From the APR Study Guide:
Goals are longer-term, broad, global and future statements of “being.” Goals may include how an organization is uniquely distinguished in the minds of its key publics.
Example: To become the recognized leader in our industry and foster continuing public support.
Publics are groups of people tied together by some common element. Before starting to plan, public relations practitioners need to clearly define groups with which an organization needs to foster mutually beneficial relationships. Objectives need to say which public a public relations strategy is designed to reach.
(from this IPR whitepaper) Management guru Peter F. Drucker said, “Objectives are not fate; they are direction. They are not commands; they are commitments. They do not determine the future; they are means to mobilize the resources and energies of the business for the making of the future.”
Objectives focus on a shorter term than goals. Objectives are written after research on all publics is done. Objectives (1) define WHAT opinion, attitude or behavior you want to achieve from specific publics, (2) specify how much change you want to achieve from each public, and (3) tell by when you want to achieve that change. Objectives should be SMART:
• Specific (both action to be taken and public involved)
• Realistic (or relevant or results (outcome) oriented)
Objectives establish standards for assessing the success of your public relations efforts. Objectives come
in three general types:
• Output objectives measure activities, e.g., issue 10 news releases during the month or post three tweets per day. Outputs can help monitor your work but have no direct value in measuring the effectiveness of a campaign. The Barcelona Principles discourage the use of output objectives.

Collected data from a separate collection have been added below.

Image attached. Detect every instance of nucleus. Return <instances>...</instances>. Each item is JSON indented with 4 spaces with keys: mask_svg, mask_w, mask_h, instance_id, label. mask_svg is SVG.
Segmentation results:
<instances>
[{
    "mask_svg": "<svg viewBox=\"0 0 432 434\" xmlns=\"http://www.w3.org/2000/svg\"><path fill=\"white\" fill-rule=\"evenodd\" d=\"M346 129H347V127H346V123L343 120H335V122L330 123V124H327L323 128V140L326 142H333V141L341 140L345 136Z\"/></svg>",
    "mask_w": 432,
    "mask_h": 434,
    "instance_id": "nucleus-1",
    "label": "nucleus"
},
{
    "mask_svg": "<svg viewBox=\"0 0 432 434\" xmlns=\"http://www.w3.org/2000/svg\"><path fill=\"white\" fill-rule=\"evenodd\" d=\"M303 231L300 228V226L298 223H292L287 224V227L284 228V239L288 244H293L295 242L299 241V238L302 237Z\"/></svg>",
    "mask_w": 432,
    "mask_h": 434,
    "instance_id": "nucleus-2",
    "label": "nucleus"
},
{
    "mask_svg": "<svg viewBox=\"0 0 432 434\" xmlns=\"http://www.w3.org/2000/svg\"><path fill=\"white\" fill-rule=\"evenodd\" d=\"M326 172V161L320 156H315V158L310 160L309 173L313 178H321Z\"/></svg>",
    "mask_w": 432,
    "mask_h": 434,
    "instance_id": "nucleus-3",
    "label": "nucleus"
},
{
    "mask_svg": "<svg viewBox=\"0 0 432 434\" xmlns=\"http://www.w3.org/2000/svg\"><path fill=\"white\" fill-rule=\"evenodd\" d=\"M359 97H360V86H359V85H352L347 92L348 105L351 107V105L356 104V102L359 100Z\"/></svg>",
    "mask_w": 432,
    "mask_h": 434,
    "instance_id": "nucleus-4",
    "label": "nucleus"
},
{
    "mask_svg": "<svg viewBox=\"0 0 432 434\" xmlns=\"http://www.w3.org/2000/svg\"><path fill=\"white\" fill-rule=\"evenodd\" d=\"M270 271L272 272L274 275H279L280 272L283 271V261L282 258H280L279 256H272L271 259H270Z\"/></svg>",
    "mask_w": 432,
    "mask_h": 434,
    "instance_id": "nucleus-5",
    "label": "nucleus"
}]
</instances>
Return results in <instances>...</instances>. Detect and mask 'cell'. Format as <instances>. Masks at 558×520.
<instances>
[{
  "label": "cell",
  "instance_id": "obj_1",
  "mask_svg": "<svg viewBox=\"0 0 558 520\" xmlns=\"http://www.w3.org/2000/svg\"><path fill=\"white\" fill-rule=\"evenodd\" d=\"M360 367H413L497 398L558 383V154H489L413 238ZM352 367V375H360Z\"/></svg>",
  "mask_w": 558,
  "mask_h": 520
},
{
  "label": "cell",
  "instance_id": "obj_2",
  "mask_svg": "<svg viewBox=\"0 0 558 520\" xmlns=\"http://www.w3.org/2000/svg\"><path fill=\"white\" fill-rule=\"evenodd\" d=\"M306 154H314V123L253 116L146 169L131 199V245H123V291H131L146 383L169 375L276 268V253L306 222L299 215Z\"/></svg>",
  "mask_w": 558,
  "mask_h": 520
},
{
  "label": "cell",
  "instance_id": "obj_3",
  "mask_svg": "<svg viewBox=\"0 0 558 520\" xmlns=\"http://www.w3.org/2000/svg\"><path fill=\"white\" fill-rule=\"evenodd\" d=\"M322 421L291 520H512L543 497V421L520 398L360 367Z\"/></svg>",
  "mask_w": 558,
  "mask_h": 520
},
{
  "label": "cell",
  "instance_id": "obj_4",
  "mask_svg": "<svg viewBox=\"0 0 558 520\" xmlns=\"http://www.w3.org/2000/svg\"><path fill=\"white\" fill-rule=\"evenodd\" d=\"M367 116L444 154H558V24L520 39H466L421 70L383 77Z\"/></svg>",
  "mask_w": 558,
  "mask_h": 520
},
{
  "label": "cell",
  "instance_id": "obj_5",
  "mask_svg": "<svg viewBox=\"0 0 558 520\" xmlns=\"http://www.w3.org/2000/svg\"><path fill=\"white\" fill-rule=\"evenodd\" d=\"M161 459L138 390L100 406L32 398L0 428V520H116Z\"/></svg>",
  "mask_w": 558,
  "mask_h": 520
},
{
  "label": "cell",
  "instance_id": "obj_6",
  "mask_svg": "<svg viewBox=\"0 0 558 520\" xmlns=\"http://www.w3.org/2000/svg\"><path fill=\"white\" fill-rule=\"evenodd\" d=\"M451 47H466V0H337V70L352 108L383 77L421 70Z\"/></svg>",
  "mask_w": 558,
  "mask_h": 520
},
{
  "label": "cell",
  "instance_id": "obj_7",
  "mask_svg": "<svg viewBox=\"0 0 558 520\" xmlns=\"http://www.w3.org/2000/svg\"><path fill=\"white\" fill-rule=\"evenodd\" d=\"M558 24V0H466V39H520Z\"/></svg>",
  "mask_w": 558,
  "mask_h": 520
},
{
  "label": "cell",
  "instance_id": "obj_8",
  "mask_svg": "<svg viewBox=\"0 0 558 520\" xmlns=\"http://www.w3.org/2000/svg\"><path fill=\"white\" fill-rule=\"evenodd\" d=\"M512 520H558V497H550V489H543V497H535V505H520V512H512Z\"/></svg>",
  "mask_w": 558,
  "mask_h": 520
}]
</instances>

• Process objectives call for you to “inform” or “educate” publics.
• Outcome objectives specify changes in awareness, opinions, behavior or support. (For example, “Increase downloads of our product coupon by 25 percent from October levels by Dec. 31.”) Outcome objectives require high-level strategic thinking. You must determine, for instance, which changes would be consistent with organizational goals and demonstrate public relations effectiveness to management. (For example, a fundraising objective may be more appropriate for a nonprofit organization’s annual gala than an attendance or awareness objective.
The group’s board is likely most concerned about raising money.) “Differentiate between measuring public relations ‘outputs,’ generally short-term and surface (e.g., amount of news coverage, number of blog posts) and measuring public relations ‘outcomes,’ usually more farreaching and carrying greater impact (changing awareness, attitudes and even behavior)” (Seitel,2001, 145).
(from PR Couture) Tips for writing PR objectives
- Start with an action verb – words like increase, reduce, improve, maintain work well
- If you are using “by” you are writing a strategy, not an objective. Try again.
Are these good or bad objectives?
- To help humankind
- To add $1,000,000 in PR-attributable sales in the new year
- To secure 15 blog posts on UK-based style blogs within 2 months (via PR Couture)
- Raise awareness of “cleaning power” among women 25-34 from 20% last year to 50% this year.
- Create an understanding of insurance pricing models by the end of the campaign in November.
- By the end of the year, convince 10% of customers that bank fees are an acceptable charge.
- To raise awareness for the Foundation’s signature fundraising weekend through earned media placements and social media activation in order to drive event ticket sales, increase total amount raised for children’s charities and increase awareness for the Foundation’s overall mission
Strategies provide the roadmap to your objectives. (Communication strategies target publics for change. Action strategies focus on organizations’ internal changes.)
• Strategies describe HOW to reach your objectives.
• Strategies include “enlist community influentials to …,” “accelerate involvement with …,” “position the company as …” or “establish strategic partnerships with … .”
Broom and Sha define strategies as “the overall concept, approach, or general plan for the program designed to achieve an objective.”
Strategies connect objectives to tactics, or “the events, media, and methods used to implement the strategy.”
From PR Couture (again):
Tips for writing PR strategies
- Use action verbs like Develop, Create, Promote, Target, etc
- Did you just write Develop a look book to….. sorry kitten, strategies do not include the “to” phrase. The “to” in this case is to meet the stated objective. The stinker.
- Also omit your tendancy to use “by” – as in “Promote my brand by developing a look book to – that look book you are all amped about? That, my friend is a tactic. What you DO with that look book is your strategy.
Example: Promote Lottie Lingerie through personalized pitches to 50 UK-based style bloggers
Tactics are specific elements of a strategy or tools for accomplishing a strategy.
• Examples include meetings, publications, product tie-ins, community events, news releases, online
information dissemination and social networks.
• Activities are details of tactics: six meetings, four publications, three blog posts and one tweet per
day. Activities have dates, indicate who is in charge and tell what attendance or outcome is expected.